## DIRECTIVE
Retype the rows below word for word, starting at the line that has "How far off is (423,300) from (456,225)?" and stopping after the line that has "3.96 meters". Include both of those lines and nothing else.

## RAW RECORDS
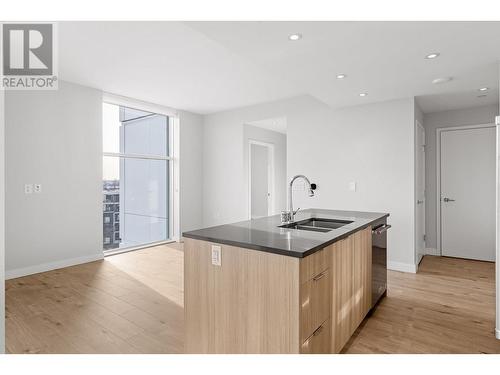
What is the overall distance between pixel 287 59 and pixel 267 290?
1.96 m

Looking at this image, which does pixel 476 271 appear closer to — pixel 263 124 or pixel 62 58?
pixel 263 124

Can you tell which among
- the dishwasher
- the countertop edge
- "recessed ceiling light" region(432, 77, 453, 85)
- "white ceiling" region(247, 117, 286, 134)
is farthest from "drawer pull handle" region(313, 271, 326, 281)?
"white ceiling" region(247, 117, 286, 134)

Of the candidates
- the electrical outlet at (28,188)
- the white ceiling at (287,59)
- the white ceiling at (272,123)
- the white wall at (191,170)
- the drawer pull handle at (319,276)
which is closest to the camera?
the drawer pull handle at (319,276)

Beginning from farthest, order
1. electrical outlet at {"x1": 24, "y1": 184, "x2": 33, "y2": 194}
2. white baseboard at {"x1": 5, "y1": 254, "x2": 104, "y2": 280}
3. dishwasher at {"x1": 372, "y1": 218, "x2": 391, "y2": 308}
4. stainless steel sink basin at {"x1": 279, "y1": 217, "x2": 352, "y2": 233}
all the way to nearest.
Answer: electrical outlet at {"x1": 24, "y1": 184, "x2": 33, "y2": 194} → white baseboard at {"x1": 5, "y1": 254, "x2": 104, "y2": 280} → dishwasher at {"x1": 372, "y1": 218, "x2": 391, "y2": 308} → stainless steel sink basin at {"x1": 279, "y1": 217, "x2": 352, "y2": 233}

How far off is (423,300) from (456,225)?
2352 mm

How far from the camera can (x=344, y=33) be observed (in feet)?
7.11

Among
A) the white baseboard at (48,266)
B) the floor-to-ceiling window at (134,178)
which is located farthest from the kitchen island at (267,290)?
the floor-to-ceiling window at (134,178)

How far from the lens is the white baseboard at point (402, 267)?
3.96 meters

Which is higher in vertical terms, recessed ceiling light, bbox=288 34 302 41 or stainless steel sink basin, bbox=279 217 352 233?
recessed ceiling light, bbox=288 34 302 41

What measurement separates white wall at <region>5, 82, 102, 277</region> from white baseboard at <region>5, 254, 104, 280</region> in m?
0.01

---

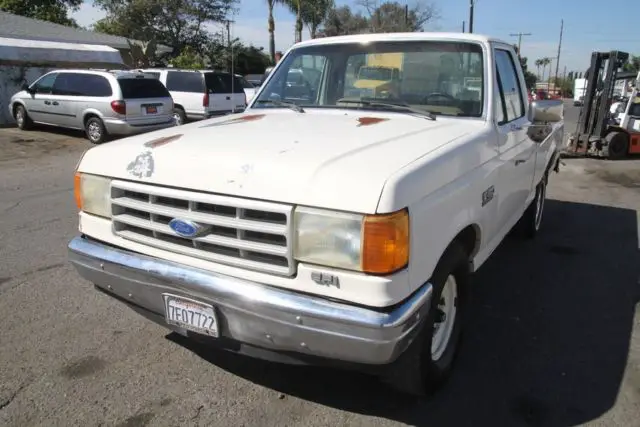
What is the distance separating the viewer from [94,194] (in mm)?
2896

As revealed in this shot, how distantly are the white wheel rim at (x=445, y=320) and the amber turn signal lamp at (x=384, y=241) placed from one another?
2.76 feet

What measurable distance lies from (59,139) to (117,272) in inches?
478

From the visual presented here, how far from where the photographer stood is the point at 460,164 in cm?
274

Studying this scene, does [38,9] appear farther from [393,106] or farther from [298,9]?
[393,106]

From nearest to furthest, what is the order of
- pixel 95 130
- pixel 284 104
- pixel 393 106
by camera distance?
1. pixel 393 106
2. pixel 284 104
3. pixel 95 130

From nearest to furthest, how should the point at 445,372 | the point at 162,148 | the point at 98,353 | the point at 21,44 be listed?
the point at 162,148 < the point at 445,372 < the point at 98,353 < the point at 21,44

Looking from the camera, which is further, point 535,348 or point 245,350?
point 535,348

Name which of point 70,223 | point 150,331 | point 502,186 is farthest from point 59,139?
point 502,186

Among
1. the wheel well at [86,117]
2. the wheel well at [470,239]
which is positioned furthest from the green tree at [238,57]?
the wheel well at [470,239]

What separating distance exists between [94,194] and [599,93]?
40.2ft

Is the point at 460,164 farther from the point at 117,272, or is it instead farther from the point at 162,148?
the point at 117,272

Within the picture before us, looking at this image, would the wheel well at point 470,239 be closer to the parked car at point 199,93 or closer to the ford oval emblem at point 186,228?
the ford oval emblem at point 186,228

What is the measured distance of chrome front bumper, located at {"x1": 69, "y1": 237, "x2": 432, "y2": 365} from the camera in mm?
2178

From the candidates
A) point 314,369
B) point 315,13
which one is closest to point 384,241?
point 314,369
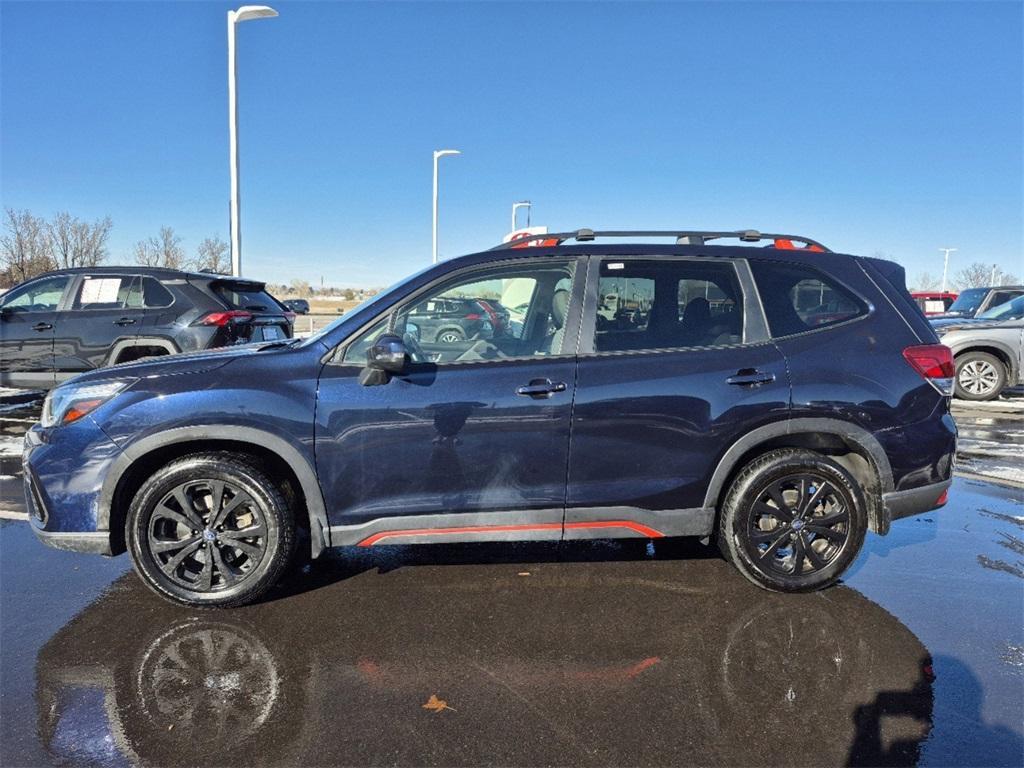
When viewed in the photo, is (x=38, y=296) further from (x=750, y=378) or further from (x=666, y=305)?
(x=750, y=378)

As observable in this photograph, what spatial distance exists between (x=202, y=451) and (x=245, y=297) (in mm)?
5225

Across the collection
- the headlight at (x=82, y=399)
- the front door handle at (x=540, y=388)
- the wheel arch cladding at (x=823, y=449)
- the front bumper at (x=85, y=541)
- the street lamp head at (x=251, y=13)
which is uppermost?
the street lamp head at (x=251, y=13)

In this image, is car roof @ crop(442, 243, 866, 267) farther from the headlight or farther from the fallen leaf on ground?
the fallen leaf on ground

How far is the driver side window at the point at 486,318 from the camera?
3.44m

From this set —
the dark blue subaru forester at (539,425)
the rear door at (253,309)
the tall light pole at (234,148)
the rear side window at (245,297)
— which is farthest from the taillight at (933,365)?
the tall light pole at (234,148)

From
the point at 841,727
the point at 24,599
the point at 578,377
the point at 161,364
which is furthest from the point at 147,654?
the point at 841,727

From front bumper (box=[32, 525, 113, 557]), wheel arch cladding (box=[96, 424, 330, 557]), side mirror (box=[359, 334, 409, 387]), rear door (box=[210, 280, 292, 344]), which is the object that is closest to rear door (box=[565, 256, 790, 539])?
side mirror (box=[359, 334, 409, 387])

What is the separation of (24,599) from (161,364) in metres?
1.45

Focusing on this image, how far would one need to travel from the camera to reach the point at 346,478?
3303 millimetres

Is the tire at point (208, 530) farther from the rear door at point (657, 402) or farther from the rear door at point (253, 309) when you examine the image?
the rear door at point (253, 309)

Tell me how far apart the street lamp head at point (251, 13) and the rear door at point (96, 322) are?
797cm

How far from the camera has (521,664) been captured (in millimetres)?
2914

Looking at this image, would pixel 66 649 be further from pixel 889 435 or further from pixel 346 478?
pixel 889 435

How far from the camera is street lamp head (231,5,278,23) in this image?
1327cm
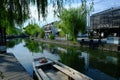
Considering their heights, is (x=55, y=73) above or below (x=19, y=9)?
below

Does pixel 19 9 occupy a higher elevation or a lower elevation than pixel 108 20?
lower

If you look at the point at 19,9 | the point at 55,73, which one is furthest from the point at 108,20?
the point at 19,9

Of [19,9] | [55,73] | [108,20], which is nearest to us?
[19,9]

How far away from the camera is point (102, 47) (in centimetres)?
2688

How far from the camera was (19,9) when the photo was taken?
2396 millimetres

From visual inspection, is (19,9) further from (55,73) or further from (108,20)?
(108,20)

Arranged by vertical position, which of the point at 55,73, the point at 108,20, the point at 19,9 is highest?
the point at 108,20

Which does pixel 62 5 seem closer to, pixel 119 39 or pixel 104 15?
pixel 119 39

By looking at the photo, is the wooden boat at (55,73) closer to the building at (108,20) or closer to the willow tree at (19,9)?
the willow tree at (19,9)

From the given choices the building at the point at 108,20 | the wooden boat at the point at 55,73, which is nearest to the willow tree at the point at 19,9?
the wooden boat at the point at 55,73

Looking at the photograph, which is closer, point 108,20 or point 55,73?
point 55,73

---

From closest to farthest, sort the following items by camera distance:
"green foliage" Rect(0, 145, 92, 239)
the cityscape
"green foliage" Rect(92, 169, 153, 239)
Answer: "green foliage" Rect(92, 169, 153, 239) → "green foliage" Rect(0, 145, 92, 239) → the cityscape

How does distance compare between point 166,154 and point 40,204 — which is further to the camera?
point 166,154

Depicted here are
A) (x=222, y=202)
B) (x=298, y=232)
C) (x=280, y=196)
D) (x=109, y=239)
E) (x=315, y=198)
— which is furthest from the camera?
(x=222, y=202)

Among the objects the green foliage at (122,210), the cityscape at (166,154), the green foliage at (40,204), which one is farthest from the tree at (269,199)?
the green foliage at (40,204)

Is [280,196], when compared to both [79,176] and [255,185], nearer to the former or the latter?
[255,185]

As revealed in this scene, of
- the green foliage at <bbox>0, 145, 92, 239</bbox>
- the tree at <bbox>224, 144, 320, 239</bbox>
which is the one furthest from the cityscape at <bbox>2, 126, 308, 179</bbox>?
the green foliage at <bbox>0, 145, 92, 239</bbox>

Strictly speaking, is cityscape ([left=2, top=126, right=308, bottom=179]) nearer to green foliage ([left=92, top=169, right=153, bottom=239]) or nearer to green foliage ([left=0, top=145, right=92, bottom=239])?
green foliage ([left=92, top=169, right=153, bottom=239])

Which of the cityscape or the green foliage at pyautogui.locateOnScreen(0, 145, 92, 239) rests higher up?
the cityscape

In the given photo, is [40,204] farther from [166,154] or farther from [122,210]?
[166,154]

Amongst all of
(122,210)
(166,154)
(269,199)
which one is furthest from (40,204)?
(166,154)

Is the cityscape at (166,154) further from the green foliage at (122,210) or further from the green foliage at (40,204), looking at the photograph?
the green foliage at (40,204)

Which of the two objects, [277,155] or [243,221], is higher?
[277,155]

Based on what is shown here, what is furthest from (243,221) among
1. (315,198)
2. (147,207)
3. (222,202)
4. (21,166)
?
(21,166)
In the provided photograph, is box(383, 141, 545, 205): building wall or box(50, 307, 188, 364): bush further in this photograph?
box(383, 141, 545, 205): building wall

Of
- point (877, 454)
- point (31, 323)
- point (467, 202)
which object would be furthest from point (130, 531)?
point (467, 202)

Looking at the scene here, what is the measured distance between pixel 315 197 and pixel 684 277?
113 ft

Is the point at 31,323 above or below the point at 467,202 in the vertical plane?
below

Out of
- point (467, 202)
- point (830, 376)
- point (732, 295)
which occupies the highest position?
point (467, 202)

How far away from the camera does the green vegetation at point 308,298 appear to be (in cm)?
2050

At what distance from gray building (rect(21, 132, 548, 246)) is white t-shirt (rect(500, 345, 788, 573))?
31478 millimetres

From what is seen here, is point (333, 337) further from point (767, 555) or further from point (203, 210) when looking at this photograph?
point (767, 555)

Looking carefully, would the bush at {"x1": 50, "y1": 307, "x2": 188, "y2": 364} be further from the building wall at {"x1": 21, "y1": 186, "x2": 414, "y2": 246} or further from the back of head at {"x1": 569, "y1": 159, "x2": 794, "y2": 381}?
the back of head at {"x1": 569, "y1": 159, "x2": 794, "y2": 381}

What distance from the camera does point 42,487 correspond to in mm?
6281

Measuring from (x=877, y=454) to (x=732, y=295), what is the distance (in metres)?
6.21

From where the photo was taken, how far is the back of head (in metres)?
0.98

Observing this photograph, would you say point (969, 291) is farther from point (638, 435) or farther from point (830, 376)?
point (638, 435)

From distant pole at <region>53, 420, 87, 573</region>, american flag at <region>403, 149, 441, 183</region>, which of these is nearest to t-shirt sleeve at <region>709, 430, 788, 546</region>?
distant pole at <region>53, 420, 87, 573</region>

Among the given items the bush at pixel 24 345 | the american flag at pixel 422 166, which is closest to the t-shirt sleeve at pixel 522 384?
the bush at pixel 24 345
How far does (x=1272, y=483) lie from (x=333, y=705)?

## WORKED SOLUTION
How far off is (423,300) from (456,225)?
2352 mm

How far from the camera can (x=344, y=33) be observed (in feet)?
7.11

Among
A) the white baseboard at (48,266)
B) the floor-to-ceiling window at (134,178)
which is located farthest from the kitchen island at (267,290)?
the floor-to-ceiling window at (134,178)

How far from the lens is the white baseboard at point (402, 267)?
3.96 meters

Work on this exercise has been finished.